**EXTRACT TO READ:**
......
Inglis was met, he says with "stony" faces: "There's a short story by Shirley Jackson, 'The Lottery.'" The tale describes a town where the residents stone a neighbor who is chosen randomly. "That's what the crowd looked like. I got home that night and said to my wife, 'You can't believe how they looked back at me.' It was really frightening." The next speaker, he recalls, said, "'On Bob's ideological spectrum up there, I'm a 10,' and the crowd went wild. That was what I was dealing with."
Inglis acknowledges he's intimately familiar with extreme politics. He was part of the GOP gang that went after Clinton and impeached him for the Lewinsky affair:
I hated Bill Clinton. I wanted to destroy him. Then I had six years out [after leaving Congress in 1999] to look back on that, and now I would confess it as a sin. It is just wrong to want to destroy another human being and to spend so much time and effort trying to destroy Bill Clinton—some of it with really suspect information. We went on and on about Whitewater. We had talked about the strange things about Vince Foster's death. The drug dealing at Mena airport. So in the six years I was out, I looked back and realized, "Oh what a waste."
......
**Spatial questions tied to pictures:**
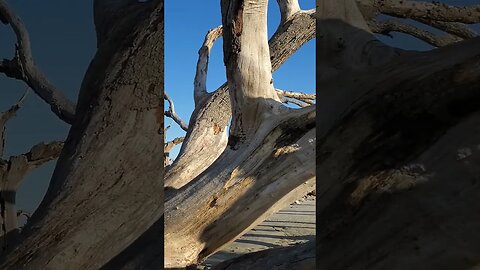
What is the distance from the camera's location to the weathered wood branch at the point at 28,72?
3.41 feet

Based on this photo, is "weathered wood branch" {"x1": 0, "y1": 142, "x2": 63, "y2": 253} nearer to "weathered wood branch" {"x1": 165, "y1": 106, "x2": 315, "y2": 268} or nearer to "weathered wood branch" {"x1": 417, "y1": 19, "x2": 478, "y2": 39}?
"weathered wood branch" {"x1": 417, "y1": 19, "x2": 478, "y2": 39}

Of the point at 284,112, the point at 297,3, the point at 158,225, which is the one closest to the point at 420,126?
the point at 158,225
......
**EXERCISE DIRECTIONS:**
Answer these questions using the passage about Inglis:
1. Which short story does Inglis say the crowd looked like?
2. For which affair was Clinton impeached?
3. How many years was Inglis out after leaving Congress?
The records were taken from a separate source.

**OUTPUT:**
1. "The Lottery," by Shirley Jackson.
2. The Lewinsky affair.
3. Six years.